The records:
· · ·
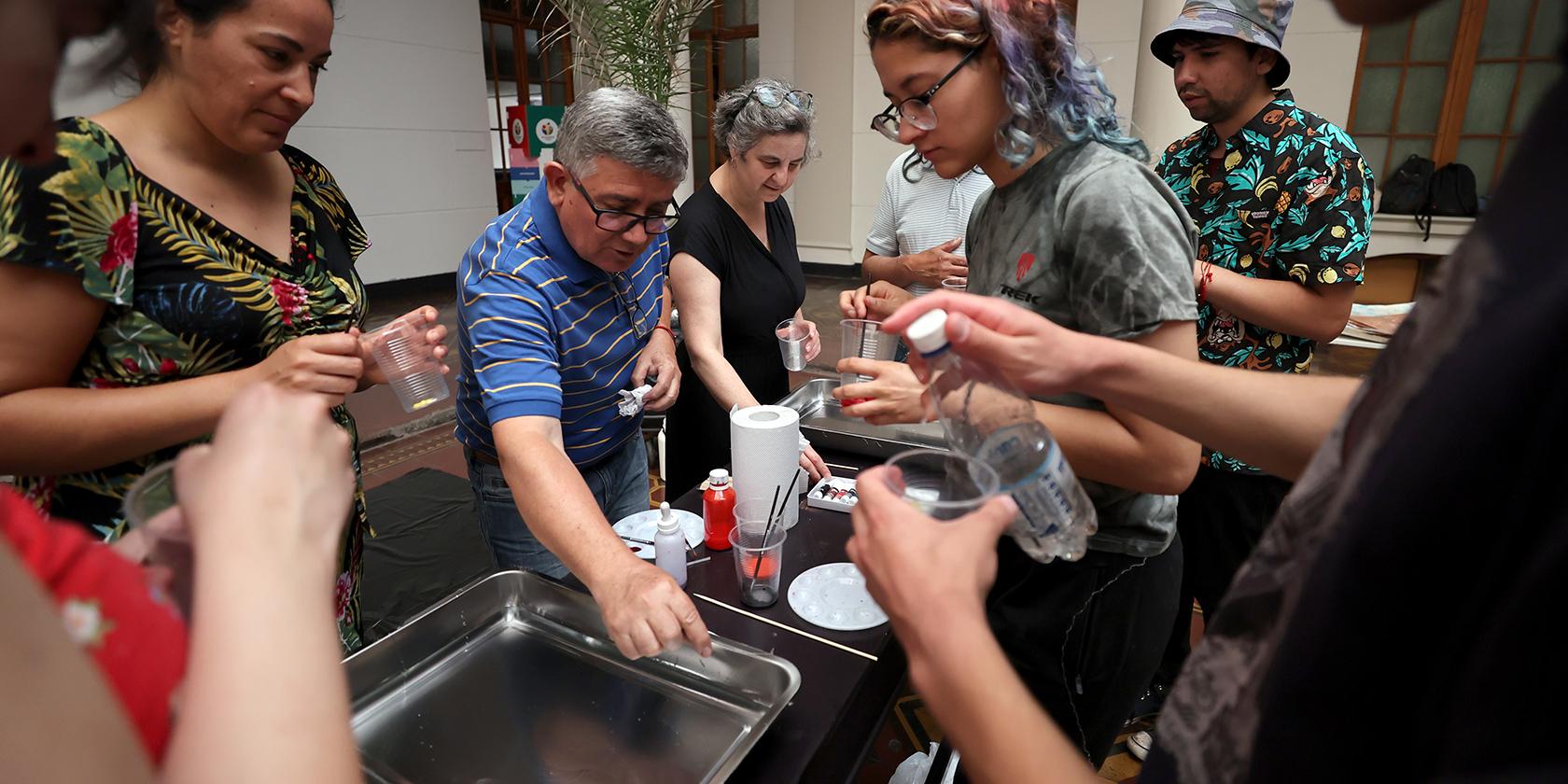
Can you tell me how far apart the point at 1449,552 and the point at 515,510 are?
· · ·
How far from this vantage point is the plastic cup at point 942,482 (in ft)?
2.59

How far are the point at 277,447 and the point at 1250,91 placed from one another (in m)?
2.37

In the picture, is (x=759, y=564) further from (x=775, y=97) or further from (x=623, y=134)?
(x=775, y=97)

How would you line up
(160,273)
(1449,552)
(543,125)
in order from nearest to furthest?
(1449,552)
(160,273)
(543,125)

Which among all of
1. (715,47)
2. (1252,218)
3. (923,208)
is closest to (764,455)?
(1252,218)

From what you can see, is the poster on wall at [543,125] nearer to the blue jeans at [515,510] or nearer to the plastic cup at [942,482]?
· · ·
Work to be completed:
Can you pull out the lines starting at the one containing "How far are" and ending at the one containing "From what you", and copy them word for word with nothing else?

Written answer:
How far are the point at 277,447 and the point at 1250,91 placed from one another (in m)?
2.37

In the picture, is (x=759, y=564) further from (x=775, y=97) or further from (x=623, y=134)?
(x=775, y=97)

How would you line up
(160,273)
(1449,552)
(543,125)
in order from nearest to furthest?
(1449,552)
(160,273)
(543,125)

Which among all of
1. (715,47)
2. (1252,218)
3. (923,208)
is closest to (764,455)?
(1252,218)

From what you can see, is the poster on wall at [543,125] nearer to the blue jeans at [515,510] or nearer to the plastic cup at [942,482]?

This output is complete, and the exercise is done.